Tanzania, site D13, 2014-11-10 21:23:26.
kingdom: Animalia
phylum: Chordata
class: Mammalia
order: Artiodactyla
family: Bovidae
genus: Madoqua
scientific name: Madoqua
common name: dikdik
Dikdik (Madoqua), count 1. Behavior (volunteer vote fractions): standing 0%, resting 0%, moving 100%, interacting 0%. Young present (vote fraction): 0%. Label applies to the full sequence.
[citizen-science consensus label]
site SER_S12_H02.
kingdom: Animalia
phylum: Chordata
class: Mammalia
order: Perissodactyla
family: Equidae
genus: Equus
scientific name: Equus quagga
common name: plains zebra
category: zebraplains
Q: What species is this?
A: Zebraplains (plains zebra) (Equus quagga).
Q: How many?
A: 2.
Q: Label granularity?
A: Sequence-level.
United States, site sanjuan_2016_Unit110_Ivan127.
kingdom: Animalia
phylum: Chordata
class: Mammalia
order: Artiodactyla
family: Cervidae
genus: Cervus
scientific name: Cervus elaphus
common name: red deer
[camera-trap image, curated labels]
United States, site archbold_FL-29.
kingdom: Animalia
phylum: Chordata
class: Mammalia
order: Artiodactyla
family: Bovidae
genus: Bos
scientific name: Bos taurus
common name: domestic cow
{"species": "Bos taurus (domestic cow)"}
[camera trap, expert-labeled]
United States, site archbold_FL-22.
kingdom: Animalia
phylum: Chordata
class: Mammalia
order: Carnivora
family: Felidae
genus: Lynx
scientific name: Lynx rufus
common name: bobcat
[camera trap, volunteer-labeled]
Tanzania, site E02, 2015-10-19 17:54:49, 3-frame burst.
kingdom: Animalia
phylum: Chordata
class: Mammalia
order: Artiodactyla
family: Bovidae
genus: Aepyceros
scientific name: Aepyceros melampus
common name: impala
....
AIM OF THE TASK
Word for word, retype all of the material.

ANSWER
Tanzania, site D13, 2014-11-10 21:23:26.
kingdom: Animalia
phylum: Chordata
class: Mammalia
order: Artiodactyla
family: Bovidae
genus: Madoqua
scientific name: Madoqua
common name: dikdik
Dikdik (Madoqua), count 1. Behavior (volunteer vote fractions): standing 0%, resting 0%, moving 100%, interacting 0%. Young present (vote fraction): 0%. Label applies to the full sequence.
[citizen-science consensus label]
site SER_S12_H02.
kingdom: Animalia
phylum: Chordata
class: Mammalia
order: Perissodactyla
family: Equidae
genus: Equus
scientific name: Equus quagga
common name: plains zebra
category: zebraplains
Q: What species is this?
A: Zebraplains (plains zebra) (Equus quagga).
Q: How many?
A: 2.
Q: Label granularity?
A: Sequence-level.
United States, site sanjuan_2016_Unit110_Ivan127.
kingdom: Animalia
phylum: Chordata
class: Mammalia
order: Artiodactyla
family: Cervidae
genus: Cervus
scientific name: Cervus elaphus
common name: red deer
[camera-trap image, curated labels]
United States, site archbold_FL-29.
kingdom: Animalia
phylum: Chordata
class: Mammalia
order: Artiodactyla
family: Bovidae
genus: Bos
scientific name: Bos taurus
common name: domestic cow
{"species": "Bos taurus (domestic cow)"}
[camera trap, expert-labeled]
United States, site archbold_FL-22.
kingdom: Animalia
phylum: Chordata
class: Mammalia
order: Carnivora
family: Felidae
genus: Lynx
scientific name: Lynx rufus
common name: bobcat
[camera trap, volunteer-labeled]
Tanzania, site E02, 2015-10-19 17:54:49, 3-frame burst.
kingdom: Animalia
phylum: Chordata
class: Mammalia
order: Artiodactyla
family: Bovidae
genus: Aepyceros
scientific name: Aepyceros melampus
common name: impala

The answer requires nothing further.